In some contexts, cache invalidation could be impossible or difficult to implement in remote systems. You may still want to leverage Front-Commerce's caching features, such as the Redis persistent cache, to improve performance of your application.

The Redis strategy supports an additional option (to be provided during instantiation) that allows you to create a loader with a specified expiration time for cached items.

Here is how you could use it:

const fooLoader = makeDataLoader("AcmeFoo")(
  (ids) => loadFooBatch(ids),
  { expire: EXPIRE_TIME_IN_SECONDS } // see https://github.com/DubFriend/redis-dataloader
);

Caching scalar values

DataLoaders mostly manipulate objects. Hence, it is safer to design your application to return objects from batching functions. This will ensure a wider range of caching strategies' compatibility (ex: Redis strategy does not support caching of scalar values).

== Job 1 ==
Count how many lines of the records contain the word "another", with case counting, and give only the number.

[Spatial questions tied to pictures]
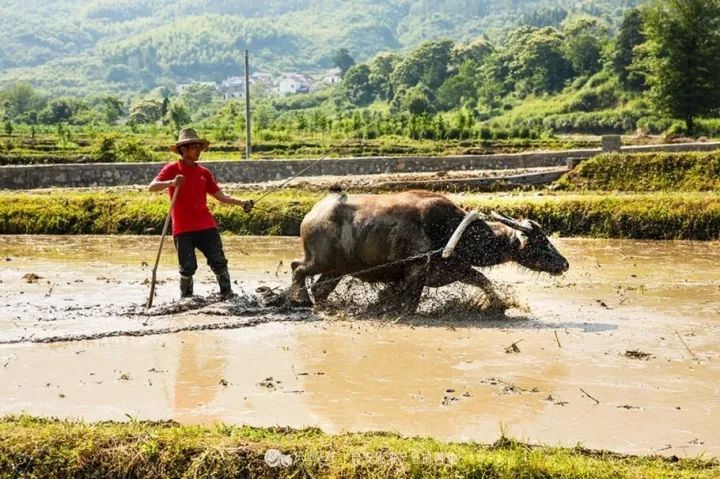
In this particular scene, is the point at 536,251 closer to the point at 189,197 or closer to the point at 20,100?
the point at 189,197

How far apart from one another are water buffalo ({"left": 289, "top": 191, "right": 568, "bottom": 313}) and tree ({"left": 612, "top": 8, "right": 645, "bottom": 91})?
70.8m

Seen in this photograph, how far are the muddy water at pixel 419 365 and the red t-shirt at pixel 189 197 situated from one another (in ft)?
3.44

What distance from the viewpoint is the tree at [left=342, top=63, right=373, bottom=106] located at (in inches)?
6427

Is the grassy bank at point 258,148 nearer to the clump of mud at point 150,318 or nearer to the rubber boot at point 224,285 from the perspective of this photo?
the rubber boot at point 224,285

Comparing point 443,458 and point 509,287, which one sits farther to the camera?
point 509,287

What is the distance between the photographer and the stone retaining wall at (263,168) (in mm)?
24953

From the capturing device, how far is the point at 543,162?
30.2 metres

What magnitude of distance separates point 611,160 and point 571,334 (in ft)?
45.6

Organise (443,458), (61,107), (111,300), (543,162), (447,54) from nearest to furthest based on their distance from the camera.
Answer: (443,458)
(111,300)
(543,162)
(61,107)
(447,54)

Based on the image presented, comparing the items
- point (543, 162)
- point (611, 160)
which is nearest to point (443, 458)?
point (611, 160)

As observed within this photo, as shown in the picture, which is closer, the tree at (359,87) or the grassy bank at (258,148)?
the grassy bank at (258,148)

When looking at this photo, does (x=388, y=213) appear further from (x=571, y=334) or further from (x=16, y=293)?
(x=16, y=293)

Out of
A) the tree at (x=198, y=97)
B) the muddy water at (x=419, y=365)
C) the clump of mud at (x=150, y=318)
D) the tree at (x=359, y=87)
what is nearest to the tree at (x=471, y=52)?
the tree at (x=359, y=87)

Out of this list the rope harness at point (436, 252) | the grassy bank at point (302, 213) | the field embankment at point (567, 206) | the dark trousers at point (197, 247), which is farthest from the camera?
the field embankment at point (567, 206)
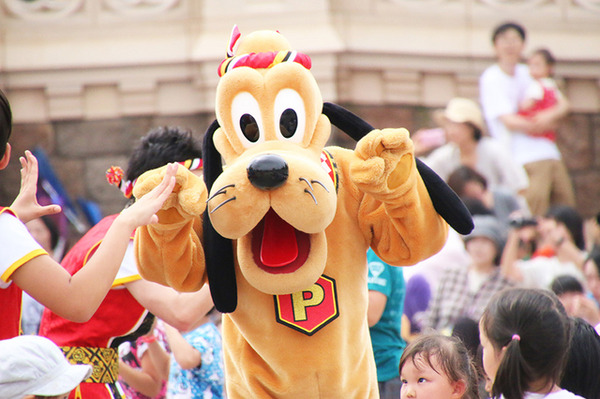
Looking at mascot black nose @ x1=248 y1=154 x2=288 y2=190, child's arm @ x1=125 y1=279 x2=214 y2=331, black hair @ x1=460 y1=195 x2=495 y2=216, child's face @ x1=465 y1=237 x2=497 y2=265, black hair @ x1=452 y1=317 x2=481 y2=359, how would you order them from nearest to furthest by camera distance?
1. mascot black nose @ x1=248 y1=154 x2=288 y2=190
2. child's arm @ x1=125 y1=279 x2=214 y2=331
3. black hair @ x1=452 y1=317 x2=481 y2=359
4. child's face @ x1=465 y1=237 x2=497 y2=265
5. black hair @ x1=460 y1=195 x2=495 y2=216

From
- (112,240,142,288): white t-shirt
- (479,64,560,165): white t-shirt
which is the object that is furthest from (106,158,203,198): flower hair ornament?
(479,64,560,165): white t-shirt

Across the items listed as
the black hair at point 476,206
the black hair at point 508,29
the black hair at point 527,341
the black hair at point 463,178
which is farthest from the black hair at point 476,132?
the black hair at point 527,341

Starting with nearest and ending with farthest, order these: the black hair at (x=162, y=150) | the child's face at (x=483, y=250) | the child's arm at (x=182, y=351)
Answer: the black hair at (x=162, y=150) < the child's arm at (x=182, y=351) < the child's face at (x=483, y=250)

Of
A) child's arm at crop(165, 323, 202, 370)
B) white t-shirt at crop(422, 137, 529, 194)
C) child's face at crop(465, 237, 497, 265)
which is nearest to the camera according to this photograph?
child's arm at crop(165, 323, 202, 370)

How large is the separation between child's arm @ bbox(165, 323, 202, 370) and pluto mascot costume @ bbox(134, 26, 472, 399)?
79 centimetres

== Job 2 ==
Summarize the Front-Commerce caching text in two sentences.

== Exercise answer 1 ==
2

== Exercise answer 2 ==
When cache invalidation is impossible or difficult in remote systems, Front-Commerce's Redis strategy accepts an expiration option at instantiation so that a loader's cached items expire after a specified time. Because the Redis strategy does not support caching scalar values, it is safer for batching functions to return objects, which keeps a wider range of caching strategies compatible.